■ Supplied material:
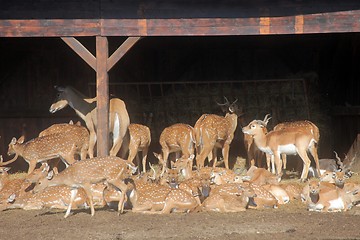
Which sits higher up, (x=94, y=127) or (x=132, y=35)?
(x=132, y=35)

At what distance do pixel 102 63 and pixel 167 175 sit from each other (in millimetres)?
2058

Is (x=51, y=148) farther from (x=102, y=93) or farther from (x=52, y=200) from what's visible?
(x=52, y=200)

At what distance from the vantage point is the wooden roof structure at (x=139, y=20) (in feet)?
43.3

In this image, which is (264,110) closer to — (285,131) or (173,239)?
(285,131)

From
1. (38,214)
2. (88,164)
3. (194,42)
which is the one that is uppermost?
(194,42)

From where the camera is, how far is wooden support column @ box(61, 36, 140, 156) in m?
13.2

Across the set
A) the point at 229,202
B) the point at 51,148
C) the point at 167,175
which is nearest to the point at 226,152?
the point at 167,175

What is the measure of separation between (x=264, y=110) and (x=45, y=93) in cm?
457

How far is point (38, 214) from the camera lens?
11680mm

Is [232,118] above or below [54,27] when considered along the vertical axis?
below

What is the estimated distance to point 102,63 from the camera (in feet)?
43.4

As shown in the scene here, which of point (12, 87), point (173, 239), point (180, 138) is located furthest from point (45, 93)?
point (173, 239)

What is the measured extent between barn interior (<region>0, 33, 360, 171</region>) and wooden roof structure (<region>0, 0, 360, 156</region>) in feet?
12.0

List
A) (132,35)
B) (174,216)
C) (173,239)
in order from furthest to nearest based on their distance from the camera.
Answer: (132,35)
(174,216)
(173,239)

■ Set exercise: Convert the listing above into a JSON list of strings with one string per line, dropping blank lines and leaving out the picture.

■ The output:
[
  "Which sits higher up, (x=94, y=127) or (x=132, y=35)?",
  "(x=132, y=35)",
  "At what distance do pixel 102 63 and pixel 167 175 sit from each other (in millimetres)?",
  "2058",
  "Is (x=51, y=148) farther from (x=102, y=93) or farther from (x=52, y=200) from what's visible?",
  "(x=52, y=200)",
  "At what distance from the vantage point is the wooden roof structure at (x=139, y=20) (in feet)?",
  "43.3",
  "In this image, which is (264,110) closer to — (285,131) or (173,239)?",
  "(285,131)",
  "From",
  "1. (38,214)",
  "2. (88,164)",
  "3. (194,42)",
  "which is the one that is uppermost?",
  "(194,42)",
  "From where the camera is, how far is wooden support column @ box(61, 36, 140, 156) in m?",
  "13.2",
  "Across the set",
  "A) the point at 229,202",
  "B) the point at 51,148",
  "C) the point at 167,175",
  "which is nearest to the point at 226,152?",
  "the point at 167,175",
  "What is the measure of separation between (x=264, y=110) and (x=45, y=93) in cm?",
  "457",
  "How far is point (38, 214) from the camera lens?",
  "11680mm",
  "Is [232,118] above or below [54,27] when considered along the vertical axis?",
  "below",
  "What is the estimated distance to point 102,63 from the camera (in feet)?",
  "43.4",
  "As shown in the scene here, which of point (12, 87), point (173, 239), point (180, 138) is located furthest from point (45, 93)?",
  "point (173, 239)",
  "What is the measured extent between barn interior (<region>0, 33, 360, 171</region>) and wooden roof structure (<region>0, 0, 360, 156</region>) in feet?",
  "12.0",
  "List",
  "A) (132,35)",
  "B) (174,216)",
  "C) (173,239)",
  "in order from furthest to nearest based on their distance from the camera.",
  "Answer: (132,35)",
  "(174,216)",
  "(173,239)"
]